Season 2 you shifted a bit and looked at “strengthening democracy at the local level through reforms like participatory budgeting, lottery-selected panels, and the growth of civic media.” You are very knowledgeable about how democracy is supposed to function, but what is one thing that surprised you from the season?
The thing that surprised me the most from season 2 was how dedicated local government leaders are to their jobs and the people they serve. The people I interacted with during my days in local news were not always as dedicated or helpful to the community. The more work I did on the second season, the more I learned that the unhelpful, unhappy folks appear to be the outliers, not the norm.
On a scale of 1-10, where would you say your belief in our U.S. democracy was before you started When the People Decide?
Where would you say it is today?
I’m an optimist by nature and hearing stories of people who are making political change happen has made my faith in our democracy and the people who live in it even stronger.
The day before this interview was published we completed another election cycle. I’m not going to ask you to predict the future, but prior to election day, what was your sense of what voter engagement and turnout would be like in 2023? What factors contribute to that?
One thing I pay attention to a lot given my role is the voting rate among college students. For a long time it was … not great to say the least.
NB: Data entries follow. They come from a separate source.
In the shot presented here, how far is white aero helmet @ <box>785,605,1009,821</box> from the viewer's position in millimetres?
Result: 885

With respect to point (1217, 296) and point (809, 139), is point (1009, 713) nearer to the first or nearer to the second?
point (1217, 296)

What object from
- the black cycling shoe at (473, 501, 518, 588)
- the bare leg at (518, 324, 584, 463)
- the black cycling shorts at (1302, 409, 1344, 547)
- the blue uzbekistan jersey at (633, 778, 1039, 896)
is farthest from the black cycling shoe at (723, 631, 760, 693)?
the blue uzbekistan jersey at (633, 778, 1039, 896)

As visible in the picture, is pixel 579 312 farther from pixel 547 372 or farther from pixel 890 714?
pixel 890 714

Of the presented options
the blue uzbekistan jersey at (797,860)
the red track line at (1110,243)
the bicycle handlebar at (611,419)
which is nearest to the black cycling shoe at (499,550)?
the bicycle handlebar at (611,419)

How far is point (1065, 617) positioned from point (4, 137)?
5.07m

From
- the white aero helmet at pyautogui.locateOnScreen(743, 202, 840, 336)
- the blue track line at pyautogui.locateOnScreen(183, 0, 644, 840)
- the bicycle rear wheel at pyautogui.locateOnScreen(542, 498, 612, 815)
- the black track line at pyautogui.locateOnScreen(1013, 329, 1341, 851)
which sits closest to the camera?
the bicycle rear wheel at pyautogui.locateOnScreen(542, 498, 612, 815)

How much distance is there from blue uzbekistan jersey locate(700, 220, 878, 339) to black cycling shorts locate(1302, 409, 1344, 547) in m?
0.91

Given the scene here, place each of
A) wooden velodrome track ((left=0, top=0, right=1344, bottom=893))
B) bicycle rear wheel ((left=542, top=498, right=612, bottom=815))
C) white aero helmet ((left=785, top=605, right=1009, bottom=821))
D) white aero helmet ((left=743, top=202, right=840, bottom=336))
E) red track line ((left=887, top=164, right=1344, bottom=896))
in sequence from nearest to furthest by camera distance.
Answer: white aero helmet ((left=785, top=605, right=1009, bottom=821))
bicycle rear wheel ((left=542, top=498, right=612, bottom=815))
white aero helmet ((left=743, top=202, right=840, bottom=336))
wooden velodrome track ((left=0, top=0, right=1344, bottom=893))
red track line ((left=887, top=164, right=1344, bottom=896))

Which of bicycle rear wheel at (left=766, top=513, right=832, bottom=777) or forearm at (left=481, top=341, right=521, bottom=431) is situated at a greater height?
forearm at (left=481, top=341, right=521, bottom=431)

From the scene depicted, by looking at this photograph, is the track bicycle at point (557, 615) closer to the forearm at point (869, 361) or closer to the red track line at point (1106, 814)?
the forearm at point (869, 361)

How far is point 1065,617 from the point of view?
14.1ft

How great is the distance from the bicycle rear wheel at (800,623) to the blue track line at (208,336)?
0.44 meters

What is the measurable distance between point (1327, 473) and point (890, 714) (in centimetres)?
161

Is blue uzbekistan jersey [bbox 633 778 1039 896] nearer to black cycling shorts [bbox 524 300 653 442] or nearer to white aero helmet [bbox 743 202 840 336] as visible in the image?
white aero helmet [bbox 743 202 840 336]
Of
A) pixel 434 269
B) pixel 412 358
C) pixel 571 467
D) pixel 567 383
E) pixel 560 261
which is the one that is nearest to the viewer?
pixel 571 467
But thanks to the work of organizations like Students Learn, Students Vote and the ALL IN Campus Democracy Challenge, the turnout increased across the country. Off-year elections are always tough to get people’s attention, especially busy college students, but I suspect that issues like abortion, student debt, and climate will continue to drive young people to the polls to vote in state and local elections.
And, of course, as someone who is kind of obsessed with ballot measures, I’m always watching the results of what’s on the ballot in a given year. The most talked about ballot measure this year is Ohio’s Issue 1, which would establish a constitutional right to reproductive decisions. I’m also interested to see how ballot measures on ranked choice voting perform at the local level.
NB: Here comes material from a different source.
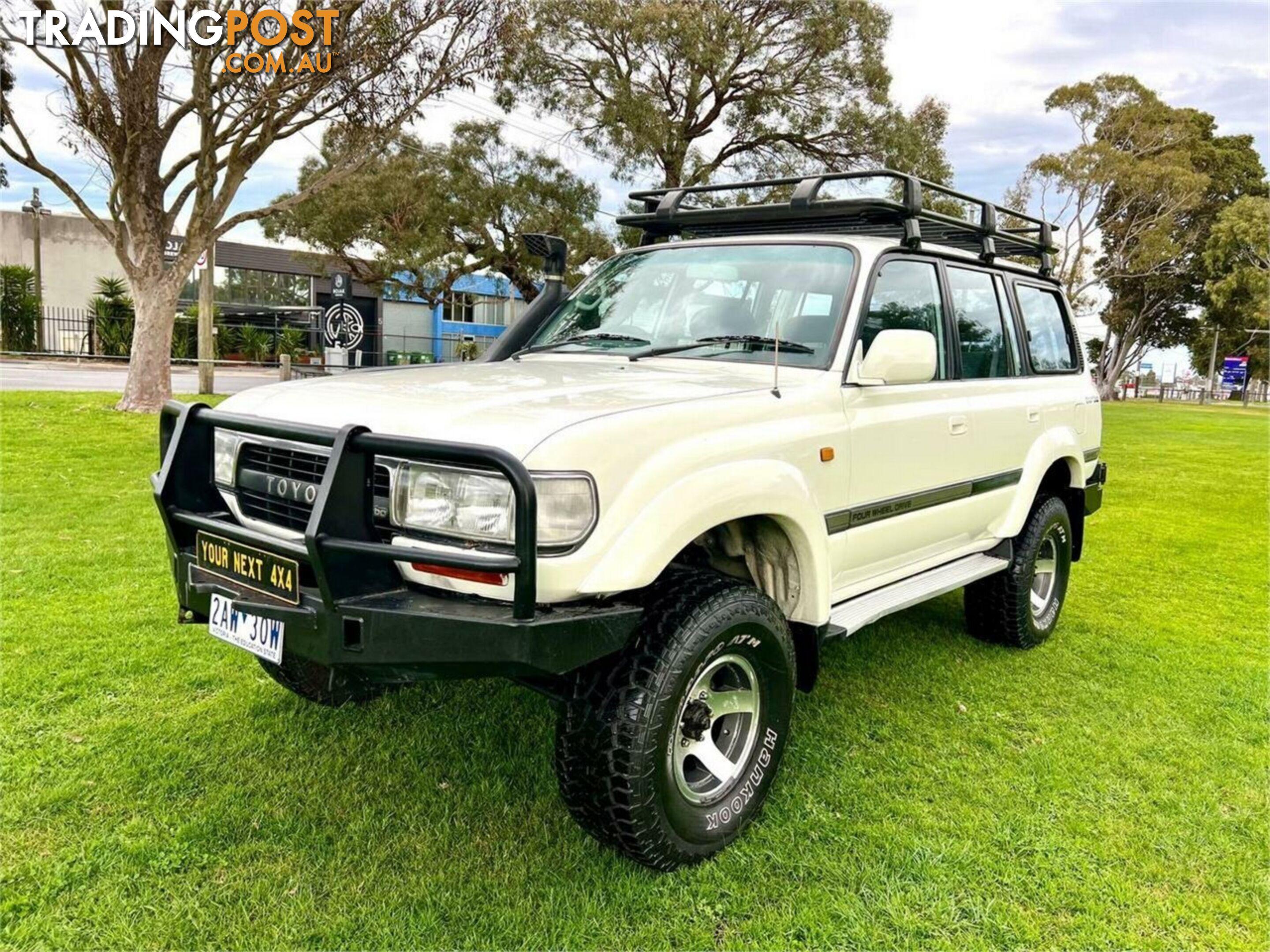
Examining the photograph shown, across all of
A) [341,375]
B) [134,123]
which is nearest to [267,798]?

I don’t believe that I am alone in thinking that belief in democracy is in trouble, and not without reason. January 6th–the aftermath of the 2020 elections, greater restrictions on voting rights, the increase in reproductive health restrictions across different states, and that’s not all. If you could leave a listener or prospective listener with one thing about what makes you believe, what would you tell them?
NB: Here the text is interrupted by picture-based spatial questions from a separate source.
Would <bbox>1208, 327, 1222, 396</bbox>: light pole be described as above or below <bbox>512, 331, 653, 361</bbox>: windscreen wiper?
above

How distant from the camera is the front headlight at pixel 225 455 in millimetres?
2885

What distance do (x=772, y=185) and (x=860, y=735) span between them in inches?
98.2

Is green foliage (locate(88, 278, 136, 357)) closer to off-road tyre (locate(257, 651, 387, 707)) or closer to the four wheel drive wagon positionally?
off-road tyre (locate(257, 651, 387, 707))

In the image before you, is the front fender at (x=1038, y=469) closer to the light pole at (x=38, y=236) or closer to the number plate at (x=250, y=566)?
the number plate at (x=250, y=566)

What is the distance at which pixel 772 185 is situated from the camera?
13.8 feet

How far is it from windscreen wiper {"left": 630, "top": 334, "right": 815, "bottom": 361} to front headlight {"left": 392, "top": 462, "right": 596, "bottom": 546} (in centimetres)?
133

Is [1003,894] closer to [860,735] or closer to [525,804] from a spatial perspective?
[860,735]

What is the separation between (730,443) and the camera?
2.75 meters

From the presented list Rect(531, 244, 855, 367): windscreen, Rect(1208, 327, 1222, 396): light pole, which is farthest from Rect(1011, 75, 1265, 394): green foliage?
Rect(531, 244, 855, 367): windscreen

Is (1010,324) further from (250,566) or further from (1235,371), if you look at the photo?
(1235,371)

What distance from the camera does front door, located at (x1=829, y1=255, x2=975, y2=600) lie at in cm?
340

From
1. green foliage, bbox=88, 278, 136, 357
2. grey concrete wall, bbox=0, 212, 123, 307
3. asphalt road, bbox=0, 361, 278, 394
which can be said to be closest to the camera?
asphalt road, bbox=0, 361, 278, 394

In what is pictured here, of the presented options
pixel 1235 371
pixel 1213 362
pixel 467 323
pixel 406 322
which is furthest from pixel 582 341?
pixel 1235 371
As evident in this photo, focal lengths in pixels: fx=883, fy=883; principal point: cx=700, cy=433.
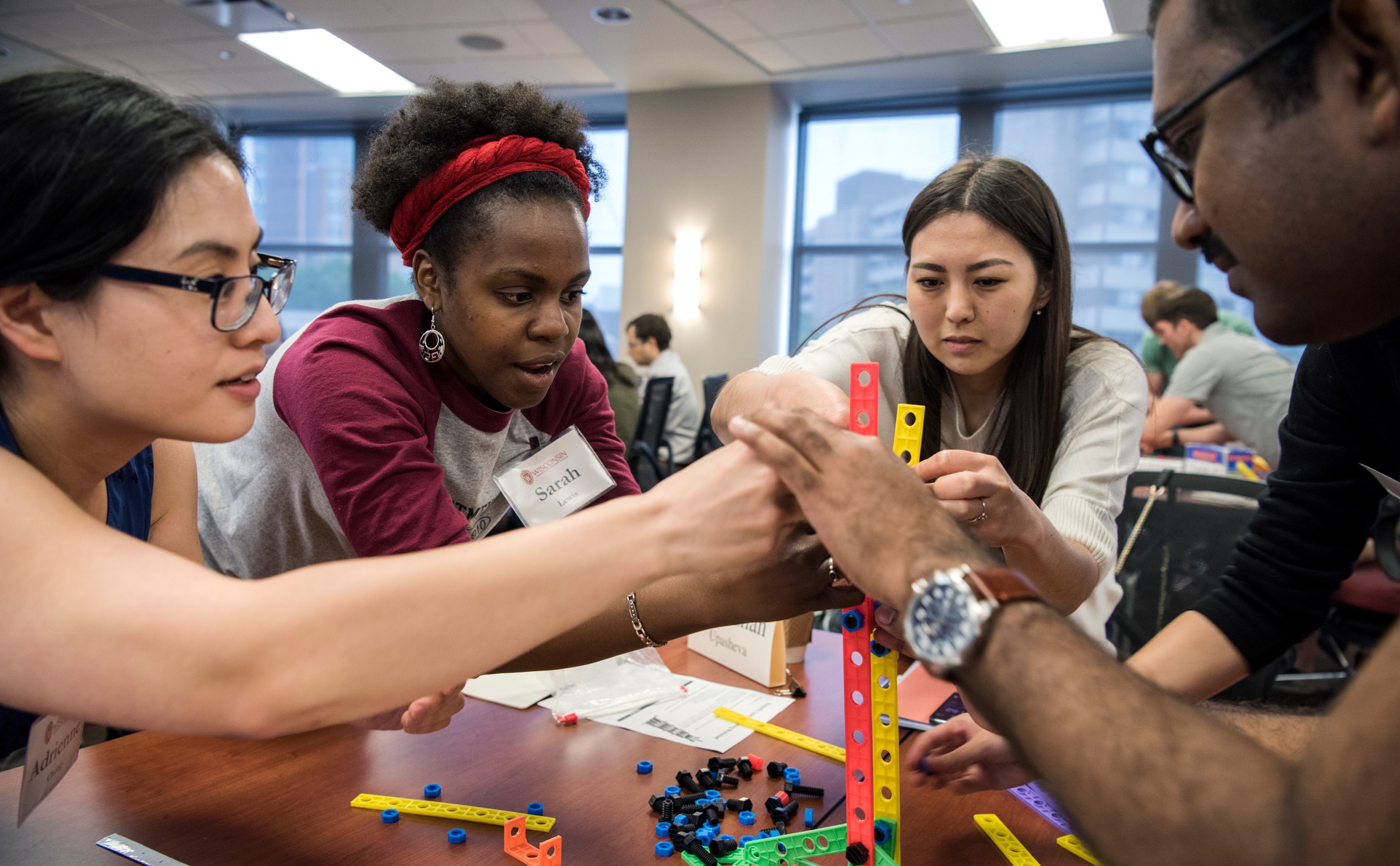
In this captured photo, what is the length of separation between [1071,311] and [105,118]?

And if there is a particular episode from your series that you feel like further supports your point, please share:
I don’t disagree with any of the things you said, and they are definitely very real things we should pay attention to and be aware of. But if I’ve learned anything from two seasons of When the People Decide, it’s that it is possible to effect change in your city or state. I’ll point to two episodes that illustrate this: Season 1 episode 1 about the campaign to change redistricting in Michigan, and season 2 episode 6, which features Eric Liu of Citizen University talking about the value of taking a leap of faith and getting involved to work on an issue you care about — even if you’re not sure how things will turn out in the end. And the truth is, it might not work out because of the threats you identified. But things definitely won’t change if you don’t step up, get involved, and make your voice heard.
🎤 Pass the Mic
If you could pass the mic to someone about a social issue you care about, who would it be and what would they talk about?
I already passed the mic to Mike Rispoli from Free Press in season 2, episode 5. But I would love to pass it to the organization again to lift up the work they are doing to give people a voice in the media they consume. I also recommend checking out the Roadmap for Local News for more information on the vision for journalism that serves democracy, instead of serving as a mouthpiece for people who already have political or economic power. This work encompasses two of the things I’m most passionate about, journalism and democracy!